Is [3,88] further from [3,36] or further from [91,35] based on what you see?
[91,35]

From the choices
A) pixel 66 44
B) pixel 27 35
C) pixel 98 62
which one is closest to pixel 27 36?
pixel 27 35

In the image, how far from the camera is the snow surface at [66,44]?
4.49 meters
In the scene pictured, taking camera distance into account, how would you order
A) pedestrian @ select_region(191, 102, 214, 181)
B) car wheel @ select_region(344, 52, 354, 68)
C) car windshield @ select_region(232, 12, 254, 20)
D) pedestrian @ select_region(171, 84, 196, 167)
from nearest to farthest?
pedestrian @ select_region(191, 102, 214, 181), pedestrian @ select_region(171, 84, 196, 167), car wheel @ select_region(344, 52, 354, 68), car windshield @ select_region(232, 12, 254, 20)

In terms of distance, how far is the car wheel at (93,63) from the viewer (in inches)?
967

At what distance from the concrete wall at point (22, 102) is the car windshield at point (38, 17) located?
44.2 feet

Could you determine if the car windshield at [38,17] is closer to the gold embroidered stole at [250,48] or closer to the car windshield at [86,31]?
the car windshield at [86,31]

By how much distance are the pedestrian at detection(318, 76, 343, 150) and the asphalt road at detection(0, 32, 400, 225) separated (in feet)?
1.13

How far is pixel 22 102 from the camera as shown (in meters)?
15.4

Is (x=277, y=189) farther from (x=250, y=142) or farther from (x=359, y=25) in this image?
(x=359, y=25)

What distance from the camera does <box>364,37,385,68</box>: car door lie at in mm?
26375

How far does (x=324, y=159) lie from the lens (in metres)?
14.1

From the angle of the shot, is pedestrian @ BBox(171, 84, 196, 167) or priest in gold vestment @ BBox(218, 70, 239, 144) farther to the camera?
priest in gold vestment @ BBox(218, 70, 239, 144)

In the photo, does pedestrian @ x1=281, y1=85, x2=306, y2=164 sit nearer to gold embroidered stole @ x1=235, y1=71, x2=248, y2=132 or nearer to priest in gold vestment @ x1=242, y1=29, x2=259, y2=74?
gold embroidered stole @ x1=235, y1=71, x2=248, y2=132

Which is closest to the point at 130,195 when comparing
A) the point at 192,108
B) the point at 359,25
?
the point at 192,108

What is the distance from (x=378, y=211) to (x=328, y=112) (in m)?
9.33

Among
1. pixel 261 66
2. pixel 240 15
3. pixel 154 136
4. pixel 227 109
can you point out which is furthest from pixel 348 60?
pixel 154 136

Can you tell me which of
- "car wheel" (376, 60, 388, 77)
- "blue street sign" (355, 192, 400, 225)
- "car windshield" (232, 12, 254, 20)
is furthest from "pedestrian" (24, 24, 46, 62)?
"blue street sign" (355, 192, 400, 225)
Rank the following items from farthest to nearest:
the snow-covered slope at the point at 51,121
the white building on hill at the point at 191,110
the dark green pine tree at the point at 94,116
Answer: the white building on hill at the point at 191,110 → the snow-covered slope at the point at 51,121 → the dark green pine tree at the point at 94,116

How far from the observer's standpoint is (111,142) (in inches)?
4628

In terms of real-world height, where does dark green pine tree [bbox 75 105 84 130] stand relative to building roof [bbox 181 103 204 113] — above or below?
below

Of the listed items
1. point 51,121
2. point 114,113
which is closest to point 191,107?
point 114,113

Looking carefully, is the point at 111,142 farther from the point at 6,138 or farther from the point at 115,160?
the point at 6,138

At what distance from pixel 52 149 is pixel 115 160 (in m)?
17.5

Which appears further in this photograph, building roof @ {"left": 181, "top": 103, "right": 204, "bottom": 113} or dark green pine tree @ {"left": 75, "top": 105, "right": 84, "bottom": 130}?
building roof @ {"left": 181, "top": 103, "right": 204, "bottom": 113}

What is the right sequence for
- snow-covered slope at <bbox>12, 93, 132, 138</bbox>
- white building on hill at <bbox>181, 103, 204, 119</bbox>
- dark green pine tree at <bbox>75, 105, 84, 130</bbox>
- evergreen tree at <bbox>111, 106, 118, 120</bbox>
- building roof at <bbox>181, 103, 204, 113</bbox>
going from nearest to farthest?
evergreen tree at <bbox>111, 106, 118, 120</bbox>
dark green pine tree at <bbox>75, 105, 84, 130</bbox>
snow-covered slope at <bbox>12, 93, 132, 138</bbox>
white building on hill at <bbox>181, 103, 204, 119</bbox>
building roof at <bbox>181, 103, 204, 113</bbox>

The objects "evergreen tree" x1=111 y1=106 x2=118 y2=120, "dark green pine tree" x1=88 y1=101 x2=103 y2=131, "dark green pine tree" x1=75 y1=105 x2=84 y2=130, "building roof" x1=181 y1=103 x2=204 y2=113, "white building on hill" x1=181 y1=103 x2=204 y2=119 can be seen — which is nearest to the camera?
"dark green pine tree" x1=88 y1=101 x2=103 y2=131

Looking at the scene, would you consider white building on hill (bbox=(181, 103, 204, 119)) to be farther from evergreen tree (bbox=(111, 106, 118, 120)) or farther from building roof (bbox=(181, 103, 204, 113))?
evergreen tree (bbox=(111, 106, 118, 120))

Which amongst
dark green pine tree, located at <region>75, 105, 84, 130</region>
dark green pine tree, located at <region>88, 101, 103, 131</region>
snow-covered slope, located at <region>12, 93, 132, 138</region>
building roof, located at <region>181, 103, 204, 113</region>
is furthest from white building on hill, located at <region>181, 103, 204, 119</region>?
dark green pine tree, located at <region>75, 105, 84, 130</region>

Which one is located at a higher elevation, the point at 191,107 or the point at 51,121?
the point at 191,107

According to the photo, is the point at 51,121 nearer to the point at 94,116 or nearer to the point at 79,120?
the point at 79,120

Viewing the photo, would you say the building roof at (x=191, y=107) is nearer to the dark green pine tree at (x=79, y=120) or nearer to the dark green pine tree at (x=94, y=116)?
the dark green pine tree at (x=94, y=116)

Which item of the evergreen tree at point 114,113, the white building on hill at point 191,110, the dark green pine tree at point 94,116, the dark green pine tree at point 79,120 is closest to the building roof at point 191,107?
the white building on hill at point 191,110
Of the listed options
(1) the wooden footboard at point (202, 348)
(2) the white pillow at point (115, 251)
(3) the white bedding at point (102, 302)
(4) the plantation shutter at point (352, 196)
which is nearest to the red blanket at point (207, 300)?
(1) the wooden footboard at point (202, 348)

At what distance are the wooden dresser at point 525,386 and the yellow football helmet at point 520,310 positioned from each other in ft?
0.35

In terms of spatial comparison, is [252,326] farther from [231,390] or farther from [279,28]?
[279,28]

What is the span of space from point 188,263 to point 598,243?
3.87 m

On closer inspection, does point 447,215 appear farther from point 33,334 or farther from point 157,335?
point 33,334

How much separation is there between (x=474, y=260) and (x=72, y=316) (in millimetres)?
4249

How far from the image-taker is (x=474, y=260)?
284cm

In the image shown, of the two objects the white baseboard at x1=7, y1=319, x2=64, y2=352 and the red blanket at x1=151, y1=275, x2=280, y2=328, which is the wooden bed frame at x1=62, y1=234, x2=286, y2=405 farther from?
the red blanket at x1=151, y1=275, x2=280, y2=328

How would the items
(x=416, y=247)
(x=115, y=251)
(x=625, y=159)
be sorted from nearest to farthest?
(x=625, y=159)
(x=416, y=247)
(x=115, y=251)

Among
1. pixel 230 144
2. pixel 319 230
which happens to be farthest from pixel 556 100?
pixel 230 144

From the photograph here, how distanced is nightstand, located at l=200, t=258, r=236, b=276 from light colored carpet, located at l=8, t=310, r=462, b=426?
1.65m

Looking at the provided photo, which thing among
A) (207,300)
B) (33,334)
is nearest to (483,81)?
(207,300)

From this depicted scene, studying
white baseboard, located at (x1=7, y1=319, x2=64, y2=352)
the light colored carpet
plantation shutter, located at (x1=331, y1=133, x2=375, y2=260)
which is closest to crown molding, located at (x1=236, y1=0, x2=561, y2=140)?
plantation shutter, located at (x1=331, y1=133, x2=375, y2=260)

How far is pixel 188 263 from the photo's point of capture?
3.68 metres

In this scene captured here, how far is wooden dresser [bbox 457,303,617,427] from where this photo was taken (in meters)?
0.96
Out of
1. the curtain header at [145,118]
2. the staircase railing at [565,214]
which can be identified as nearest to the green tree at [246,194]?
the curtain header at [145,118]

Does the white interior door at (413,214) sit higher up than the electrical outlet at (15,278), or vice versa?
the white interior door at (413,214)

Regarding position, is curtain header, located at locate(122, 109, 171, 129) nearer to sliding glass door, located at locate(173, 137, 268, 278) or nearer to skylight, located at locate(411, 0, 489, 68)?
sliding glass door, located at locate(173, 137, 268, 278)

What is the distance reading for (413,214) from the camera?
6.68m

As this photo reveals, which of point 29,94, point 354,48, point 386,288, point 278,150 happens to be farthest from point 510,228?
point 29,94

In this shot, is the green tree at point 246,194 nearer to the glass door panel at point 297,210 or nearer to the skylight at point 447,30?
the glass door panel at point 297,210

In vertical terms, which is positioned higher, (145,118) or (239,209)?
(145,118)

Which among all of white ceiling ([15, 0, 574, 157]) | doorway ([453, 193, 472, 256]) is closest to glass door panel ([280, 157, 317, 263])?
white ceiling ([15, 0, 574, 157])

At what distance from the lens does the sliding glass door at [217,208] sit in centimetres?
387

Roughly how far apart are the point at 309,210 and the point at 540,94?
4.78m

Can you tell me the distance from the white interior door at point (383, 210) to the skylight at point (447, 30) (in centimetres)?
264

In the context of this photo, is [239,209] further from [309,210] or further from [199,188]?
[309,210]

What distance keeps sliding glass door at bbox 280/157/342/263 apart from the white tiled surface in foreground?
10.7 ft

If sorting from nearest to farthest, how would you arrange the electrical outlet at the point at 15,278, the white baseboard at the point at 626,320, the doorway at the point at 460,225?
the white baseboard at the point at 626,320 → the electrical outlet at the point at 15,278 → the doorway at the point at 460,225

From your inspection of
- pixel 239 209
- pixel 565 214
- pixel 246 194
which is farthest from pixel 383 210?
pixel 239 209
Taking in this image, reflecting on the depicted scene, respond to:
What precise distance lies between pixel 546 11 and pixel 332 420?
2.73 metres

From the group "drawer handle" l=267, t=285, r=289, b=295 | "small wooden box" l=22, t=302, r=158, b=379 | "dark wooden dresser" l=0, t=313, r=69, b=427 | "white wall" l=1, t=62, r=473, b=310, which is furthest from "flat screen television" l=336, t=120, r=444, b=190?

^^^^^^^^

Task prompt> In the records above, locate the line that contains "Which among all". Repeat it and every line after it, exactly, and nothing else.

Task answer>
Which among all of white ceiling ([15, 0, 574, 157]) | doorway ([453, 193, 472, 256]) is closest to glass door panel ([280, 157, 317, 263])?
white ceiling ([15, 0, 574, 157])

At what distance from the lens does the sliding glass door at [217,208] sit in centimetres?
387

Roughly how far apart are the point at 309,210 and the point at 540,94?
4.78m

Can you tell me the distance from the white interior door at point (383, 210) to the skylight at point (447, 30) (in centimetres)?
264

In the context of this photo, is [239,209] further from [309,210] or further from [199,188]?
[309,210]

What distance keeps sliding glass door at bbox 280/157/342/263 apart from the white tiled surface in foreground?
10.7 ft

If sorting from nearest to farthest, how would you arrange the electrical outlet at the point at 15,278, the white baseboard at the point at 626,320, the doorway at the point at 460,225?
the white baseboard at the point at 626,320 → the electrical outlet at the point at 15,278 → the doorway at the point at 460,225

From your inspection of
- pixel 239 209
- pixel 565 214
- pixel 246 194
which is farthest from pixel 383 210?
pixel 239 209
Taking in this image, reflecting on the depicted scene, respond to:
What precise distance lies between pixel 546 11 and pixel 332 420?
2.73 metres

From the group "drawer handle" l=267, t=285, r=289, b=295 | "small wooden box" l=22, t=302, r=158, b=379 | "dark wooden dresser" l=0, t=313, r=69, b=427 | "white wall" l=1, t=62, r=473, b=310, which is furthest from "flat screen television" l=336, t=120, r=444, b=190?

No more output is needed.